(EXCERPTED PASSAGE)

40 People Injured During a Hot-Coal Walking Stunt
Was it because they didn’t believe?
via Flickr user (cc) Ted Conference
Yesterday in Dallas, Texas people were burned at a seminar held by motivational guru Tony Robbins and it wasn’t because of the $650 to $3,000 attendance fees. 40 people suffered burns on their feet with five being hospitalized after a hot-coal walking stunt went wrong. With 7,000 people in attendance, most were able to walk over the hot coals without being burned, so what went wrong? Were these people unable to “Unleash the Power Within” as the seminar claimed to help them do? Of course not, that’s a bunch of hocus-pocus.
Hot-coal walking is an ancient trick with a basis in science. Hot-coal walkers always heat their bed of coals way ahead of time so they’re cool enough not to spout flames. The coal walkers then spread the coals into a flat surface which prevents their feet from pushing down into the hot embers. Coal is carbon-based so it’s a poor conductor of heat and doesn’t transfer it to human skin very well. So when people walk slowly over the coals there isn’t enough time to for the heat to transfer to their feet. This leaves the coal-walker with the feeling they’ve made a miraculous journey through fire. But really, it’s all an illusion.

(End EXCERPTED PASSAGE)
(MATERIAL SHOWN)

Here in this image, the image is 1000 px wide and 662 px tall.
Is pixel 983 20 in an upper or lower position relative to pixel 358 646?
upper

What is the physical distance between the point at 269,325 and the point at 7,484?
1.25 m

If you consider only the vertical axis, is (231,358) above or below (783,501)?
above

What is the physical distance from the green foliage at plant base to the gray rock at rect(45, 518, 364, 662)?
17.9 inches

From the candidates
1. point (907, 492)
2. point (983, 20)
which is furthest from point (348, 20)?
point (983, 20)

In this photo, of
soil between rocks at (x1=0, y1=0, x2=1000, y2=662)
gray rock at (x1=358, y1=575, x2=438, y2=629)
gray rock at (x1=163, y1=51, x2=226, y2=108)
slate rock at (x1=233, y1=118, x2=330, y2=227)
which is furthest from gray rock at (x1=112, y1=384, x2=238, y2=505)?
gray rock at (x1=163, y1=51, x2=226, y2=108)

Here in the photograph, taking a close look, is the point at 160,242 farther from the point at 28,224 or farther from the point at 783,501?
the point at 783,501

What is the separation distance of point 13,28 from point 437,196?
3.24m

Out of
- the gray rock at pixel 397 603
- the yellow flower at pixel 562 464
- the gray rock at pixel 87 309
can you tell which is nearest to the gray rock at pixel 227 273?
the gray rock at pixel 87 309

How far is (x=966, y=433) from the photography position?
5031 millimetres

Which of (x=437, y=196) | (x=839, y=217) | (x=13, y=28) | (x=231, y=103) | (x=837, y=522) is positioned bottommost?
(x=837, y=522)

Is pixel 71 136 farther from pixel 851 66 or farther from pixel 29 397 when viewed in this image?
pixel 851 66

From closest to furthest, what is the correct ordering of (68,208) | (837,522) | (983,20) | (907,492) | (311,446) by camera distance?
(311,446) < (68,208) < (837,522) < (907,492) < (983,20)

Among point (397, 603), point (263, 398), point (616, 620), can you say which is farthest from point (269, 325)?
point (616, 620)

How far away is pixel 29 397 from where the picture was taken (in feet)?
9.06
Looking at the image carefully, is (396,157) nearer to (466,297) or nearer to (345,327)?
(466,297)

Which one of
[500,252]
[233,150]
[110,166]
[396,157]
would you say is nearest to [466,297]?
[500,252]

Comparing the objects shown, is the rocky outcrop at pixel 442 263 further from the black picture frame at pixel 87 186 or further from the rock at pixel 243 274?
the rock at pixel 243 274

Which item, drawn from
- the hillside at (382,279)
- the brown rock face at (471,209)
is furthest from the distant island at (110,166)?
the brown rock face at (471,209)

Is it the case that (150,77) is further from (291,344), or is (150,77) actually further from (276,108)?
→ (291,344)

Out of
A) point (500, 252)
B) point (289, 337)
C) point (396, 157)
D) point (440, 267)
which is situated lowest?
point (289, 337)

(End MATERIAL SHOWN)

TASKS TO PERFORM:
(1) In the article on hot-coal walking, write out the passage that begins at the words "Hot-coal walking is" and ends after the words "all an illusion.".
(2) According to the article on hot-coal walking, how many people were hospitalized after the stunt went wrong?
(3) Write what comes next in the article on hot-coal walking, picking up after its final sentence.

ANSWERS BY TASK:
(1)
Hot-coal walking is an ancient trick with a basis in science. Hot-coal walkers always heat their bed of coals way ahead of time so they’re cool enough not to spout flames. The coal walkers then spread the coals into a flat surface which prevents their feet from pushing down into the hot embers. Coal is carbon-based so it’s a poor conductor of heat and doesn’t transfer it to human skin very well. So when people walk slowly over the coals there isn’t enough time to for the heat to transfer to their feet. This leaves the coal-walker with the feeling they’ve made a miraculous journey through fire. But really, it’s all an illusion.

(2) Five people were hospitalized.

(3)
So why were 40 people injured? It appears, like far too many injuries these days, they were on their phones. “There was someone in front of us and someone behind us on their cell phone, taking selfies and taking pictures,” Jacqueline Luxemberg, a seminar attendee, told WFAA. Luxemberg said that person asked someone “to video record for her, so I think that that has a lot to do with it.” This isn’t the first time someone was injured walking over hot coals at a Robbins seminar. Back in 2012, more than 20 people were hurt at an event in San Jose, California.
Here’s what the Robbins camp had to say about the incident.
“In Dallas tonight, someone not familiar with the fire walk observed the event and called 911 erroneously reporting hundreds of people requiring medical attention for severe burns. While we are grateful to the quick and robust response from Dallas emergency services, only 5 of 7,000 participants requested any examination beyond what was readily available on site. We are pleased to have completed another successful fire walk for 7,000 guests and look forward to the remainder of an outstanding weekend with them.”